Allo stesso tempo, il progetto SAS puntava a individuare forme di riconoscimento formale da parte della scuola delle esperienze formative alternative acquisite attraverso l’impegno nel volontariato.

 

Obiettivi del Progetto SAS

 

L’obiettivo principale del Progetto Comenius “Success at School through Volunteering” (SAS) è stato quello di proporre ai giovani colpiti dalla dispersione scolastica e che vivono in aree urbane difficili un corso di formazione incentrato su un approccio pedagogico alternativo; allo stesso tempo, il Progetto si è impegnato nella costruzione di un pacchetto formativo sul mentoring rivolto agli adulti che lavorano con questi giovani lungo tutto il percorso dell’esperienza, in modo da valorizzarne il coinvolgimento volontario e l’identificazione delle competenze e abilità rilevanti acquisite/acquisibili attraverso il volontariato.

La ricerca ha permesso di riflettere su come non tutte le esperienze di volontariato possano essere “occasioni formative” in grado di coinvolgere i ragazzi con disagio scolastico e su come sia necessario svolgere un preliminare lavoro di selezione delle associazioni in base allo specifico percorso scolastico e ai profili e alle inclinazioni dei ragazzi. D’altra parte, valorizzare il coinvolgimento in attività di volontariato e i valori ad esse associati (solidarietà, altruismo, scambio) enfatizzando la dimensione educativa dell’impegno associativo (apprendimento informale e non formale), sottolineare la dimensione sociale dell’esperienza di volontariato (apprendimento di valori, resistenza all’esclusione sociale e promozione dell’integrazione), ma anche la sua dimensione professionale attraverso un riconoscimento formale, significa aprire la scuola al territorio e alla necessità di nuove forme educative e formative per i ragazzi in difficoltà scolastica.

### [ELENCO DATI]
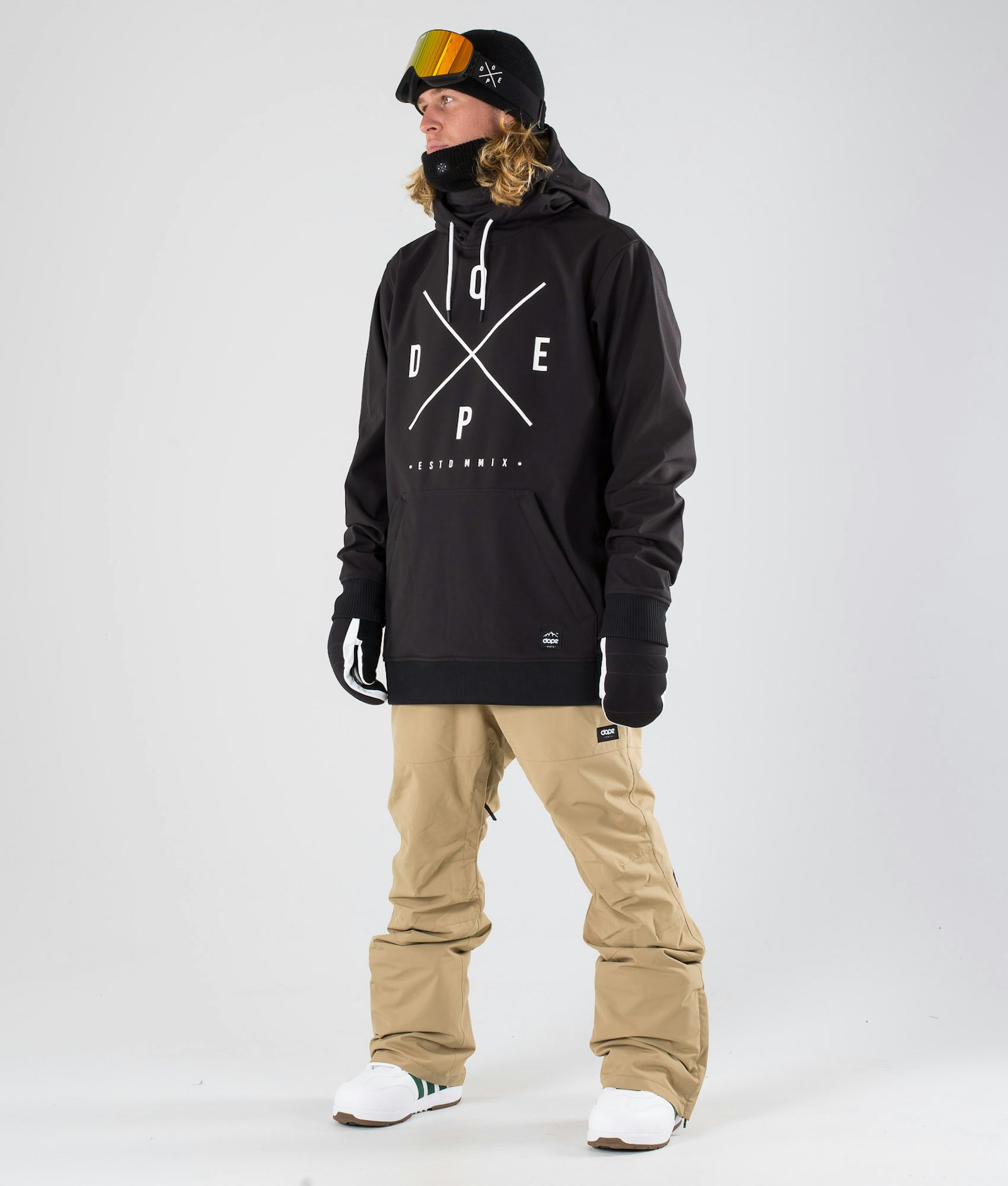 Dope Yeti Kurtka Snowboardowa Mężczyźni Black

---

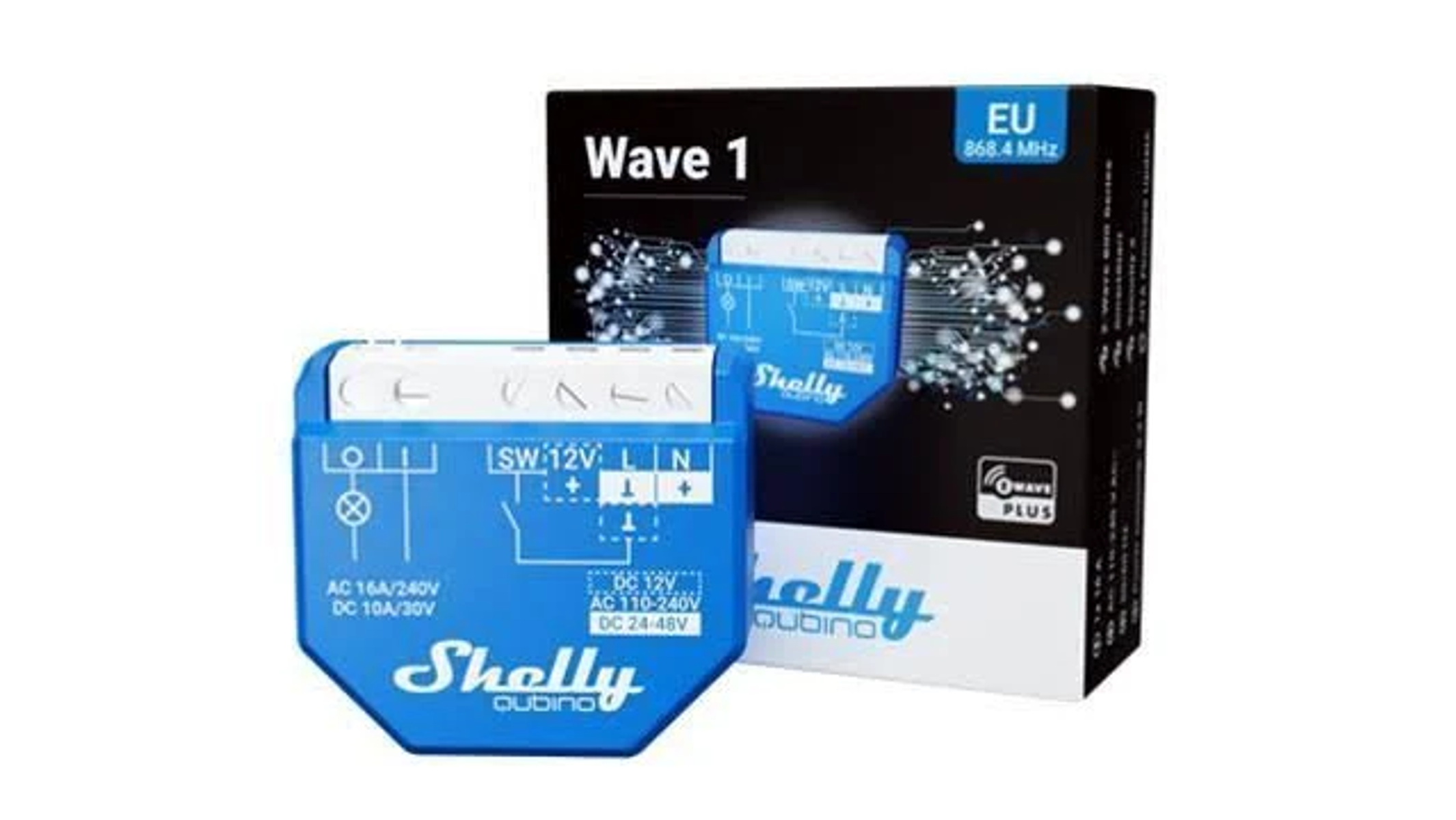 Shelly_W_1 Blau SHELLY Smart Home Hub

### [CONSEGNA]
Prosegui il testo sul progetto SAS e il volontariato partendo subito dopo la sua ultima frase.

### [RISPOSTA]
Fare formazione attraverso l’esperienza in associazioni di volontariato ha significato inoltre sostenere la dimensione culturale di un’esperienza di volontariato (scambio e dialogo interculturale), aprendo i ragazzi a un’esperienza che costituisce un modo per esercitare attivamente la propria cittadinanza (attraverso l’apprendimento delle regole formali di funzionamento di una associazione, delle procedure di voto democratiche che ne regolano le scelte, della partecipazione collettiva alle decisioni da parte degli iscritti, delle forme di welfare locale che sostengono le attività di promozione dei diritti civili e sociali da parte delle associazioni).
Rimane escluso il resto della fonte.